Reconstructing the Universe


In the lexicon of critical clichés, “bracing” is the one I would choose to describe the Guggenheim’s ITALIAN FUTURISM, 1909–1944: RECONSTRUCTING THE UNIVERSE. I was startled, as if awakened, by its spiraling coherence and aesthetic range, and loved the byways down which it made me wander, including into the actorless kingdom of Futurist theater. I would not add that the exhibit is, in itself, “unflinching,” but I will say that it doesn’t whitewash or evade the movement’s patriarchal ideology or fascistic sympathies. Indeed, it is fascinating to look at the militaristic paintings and murals that some of its members produced for Mussolini; that they are nakedly aggressive, that there is nothing to be done to satisfy the impulses they contain except to invade and conquer, is almost refreshing. Compared to our own patriotic artworks, they seem – now I will use the word – “unflinchingly” honest; there’s no hiding behind notions of “defense”; the Futurist soldier is about territorial advancement and unapologetic domination. There is nothing noble about that, indeed it is despicable, but it cannot be said to obfuscate.

The Futurists celebrated dynamism, technology, drive, and, above all, masculinity; there were among their number few women, whose sex was, at least rhetorically, disdained. I say “at least rhetorically” to avoid accepting the gender essentialism upon which the writings of F.T. Marinetti, the movement’s founder and chief polemicist, depend. I would prefer to let stand the absurdity of his call for the abolition of such effeminate avocations as pasta eating and tango dancing, or, oddly enough coming from a fascist, Wagnerian opera (to be fair, he is given credit in a curatorial note for speaking out against anti-Semitism). Still, it is discomforting that, for those of us who draw spiritual energy from the arts, the creative vigor of an innovative aesthetic can distract from its embedded ideology or the worser uses to which it can be put.

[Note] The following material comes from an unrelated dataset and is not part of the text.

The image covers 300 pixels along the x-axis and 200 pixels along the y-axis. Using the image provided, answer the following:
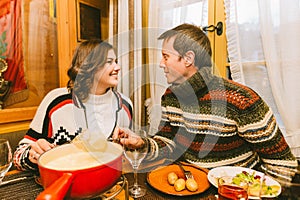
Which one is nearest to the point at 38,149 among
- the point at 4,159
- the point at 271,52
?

It is vivifying, even if discomfiting, that the Futurists perceived, years before the internet, how new technologies alter human perspective and, it is not too much to say, consciousness. In their architectural renderings we see prefigured the postmodern city; in their cookbooks the aroma courses and artful platings of contemporary cuisine; in their daredevil views from the cockpits of airplanes the cinematic swoop of a Kubrick, a Lucas, or a Spielberg. No artistic movement, not even Dada, has so put the finger in the eye of official culture or tapped the potential of the manifesto as an exemplar of the values it propounds. Add the ‘60s happening, the participatory theater, installation art, and deconstructive criticism to the roll call of what Italian Futurism anticipated and perhaps made possible: who else has set the viewer so clearly at the center of the aesthetic experience? What’s done is done and cannot be undone, which excuses nothing and begs a sharper moral eye upon the arts of the present. But if ever a case has been made for an artistic movement as seminal, this exhibit does it, however much its founders might have hated its happening in, of all places, a museum.